İsrail Başbakanı Binyamin Netanyahu, Suriye'nin Hermon Dağı'nda yer alan ve Baas rejiminin devrilmesinin ardından tampon bölgede başlayan işgalin "İsrail'in güvenliğini sağlayacak düzenleme bulunana kadar" süreceğini belirtti.İsrail ordusunun Hermon Dağı'nda 7 Aralık sonrası işgal ettiği bölgede konuşan Netanyahu, Suriye'deki son gelişmelerin ardından buranın "İsrail'in güvenliği için öneminin arttığını" ileri sürdü.Hermon Dağı'ndaki tampon bölgede işgale ilişkin mesajlar veren Netanyahu, "İsrail'in güvenliğini sağlayacak başka bir düzenleme bulunana kadar bu önemli noktada (Hermon Dağı'nda işgal edilen tampon bölge) kalmaya devam edeceğiz." ifadesini kullandı.
NewsWeek bunun görevdeki bir İsrail liderinin ilk kez Suriye topraklarına girmesi anlamına geldiğine dikkat çekerken Hermon Dağı'nın yüksekliğinden, Suriye, Lübnan ve İsrail'e yakınlığından dolayı stratejik bir öneme sahip olduğunu vurguladı. Newsweek'e konuşan uzmanlar ise İsrail'in eylemlerinin 1974 ateşkes anlaşmasını ihlal ettiğini ve zaten istikrarsız olan bölgeyi daha da istikrarsızlaştırabileceğini savunuyor.

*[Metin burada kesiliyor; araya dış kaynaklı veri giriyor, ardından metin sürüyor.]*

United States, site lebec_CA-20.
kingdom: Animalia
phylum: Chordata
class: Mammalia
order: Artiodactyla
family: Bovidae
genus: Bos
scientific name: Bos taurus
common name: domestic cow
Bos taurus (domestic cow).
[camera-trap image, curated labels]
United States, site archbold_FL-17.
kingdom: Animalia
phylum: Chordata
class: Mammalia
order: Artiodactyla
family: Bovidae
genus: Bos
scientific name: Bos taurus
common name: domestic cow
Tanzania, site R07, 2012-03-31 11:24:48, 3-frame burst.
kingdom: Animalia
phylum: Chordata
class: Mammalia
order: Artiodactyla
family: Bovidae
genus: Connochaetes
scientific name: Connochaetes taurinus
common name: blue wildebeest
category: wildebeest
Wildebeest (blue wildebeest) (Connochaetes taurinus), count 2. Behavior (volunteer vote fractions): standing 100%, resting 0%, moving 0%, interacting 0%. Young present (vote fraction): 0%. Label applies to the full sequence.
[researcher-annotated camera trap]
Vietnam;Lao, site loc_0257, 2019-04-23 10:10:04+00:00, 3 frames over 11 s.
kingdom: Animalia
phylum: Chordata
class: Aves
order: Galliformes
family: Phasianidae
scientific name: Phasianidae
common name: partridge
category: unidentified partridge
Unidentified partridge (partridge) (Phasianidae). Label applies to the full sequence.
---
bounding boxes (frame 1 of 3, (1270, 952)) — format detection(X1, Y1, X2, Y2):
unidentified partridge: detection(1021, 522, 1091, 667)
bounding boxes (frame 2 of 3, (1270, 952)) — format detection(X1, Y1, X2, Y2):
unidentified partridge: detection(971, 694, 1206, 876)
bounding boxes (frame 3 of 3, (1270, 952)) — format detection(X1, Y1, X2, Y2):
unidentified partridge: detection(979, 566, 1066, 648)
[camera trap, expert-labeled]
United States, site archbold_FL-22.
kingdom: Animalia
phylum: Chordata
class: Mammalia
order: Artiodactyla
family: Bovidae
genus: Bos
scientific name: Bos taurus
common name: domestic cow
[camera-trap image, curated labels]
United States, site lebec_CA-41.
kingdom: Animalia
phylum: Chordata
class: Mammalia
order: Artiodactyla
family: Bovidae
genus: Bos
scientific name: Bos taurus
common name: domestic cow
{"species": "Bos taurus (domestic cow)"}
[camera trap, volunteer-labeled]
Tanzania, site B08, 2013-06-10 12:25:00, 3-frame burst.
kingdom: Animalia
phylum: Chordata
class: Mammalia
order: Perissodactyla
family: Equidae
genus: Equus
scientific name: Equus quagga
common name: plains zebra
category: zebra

İsrail medyasında yer alan haberlerde ise İsrail Savunma Kuvvetleri'nin Lübnan ve Suriye sınırına yeni birlikler konuşlandırdığı yazıldı.
ABD Savunma Bakanlığı (Pentagon), Suriye'de SDG adını kullanan terör örgütü PKK/YPG ve DEAŞ hakkında Türkiye ile görüşmelerin devam ettiğini, Suriye'deki durum ve bölgesel güvenlik çıkarlarıyla ilgili iletişimi açık tutmayı sürdürdüklerini belirtti.Pentagon Sözcüsü Patrick Ryder, günlük basın toplantısında,"Türkiye çok değerli bir NATO müttefikidir ve Suriye'deki durum ve DEAŞ gibi bölgesel güvenlik çıkarlarıyla ilgili olarak iletişim hatlarını açık tutmaya devam ediyoruz." derken ABD'nin bölgedeki pozisyonu veya DEAŞ'ı yenme misyonuna nasıl yaklaştığı konusunda duyuracak herhangi bir değişiklik olmadığını belirterek, "DEAŞ ve SDG ile ilgili zorluklar konusunda Türk mevkidaşlarımızla ve bölgedeki diğerleriyle görüşüyoruz." ifadelerini kullandı.
Terör örgütü DEAŞ'ın yeniden canlanmamasında bölgedeki herkesin çıkarı olduğunu kaydeden Ryder, bu konuda PKK/YPG unsurlarının "önemli bir ortak olmaya devam ettiğini" savundu.Ryder, Türkiye'nin sınırına yakın Aynularab (Kobani) bölgesinde terör örgütü PKK/YPG unsurlarının diğer taraflarla ateşkes görüşmeleri yapmasına ilişkin ABD'nin tutumuyla ilgili bir soru üzerine de sadece bu konudaki gelişmeleri yakından takip ettiklerini söyledi.
Birleşmiş Milletler (BM) Suriye Özel Temsilcisi Geir Pedersen ve Rusya'nın BM Daimi Temsilcisi Vasiliy Nebenzya, BM Güvenlik Konseyi'ndeki Suriye konulu oturumda Suriye'ye yönelik yaptırımlara son verilmesi çağrısında bulundu.AB ve aralarında ABD ve İngiltere'nin de bulunduğu ülkeler, 2011'de Suriye rejiminin eski lideri Beşar Esad'ın demokrasi yanlısı protestolara sert müdahalesinin iç savaşa dönüşmesinin ardından Suriye'ye ağır yaptırımlar uygulamıştı.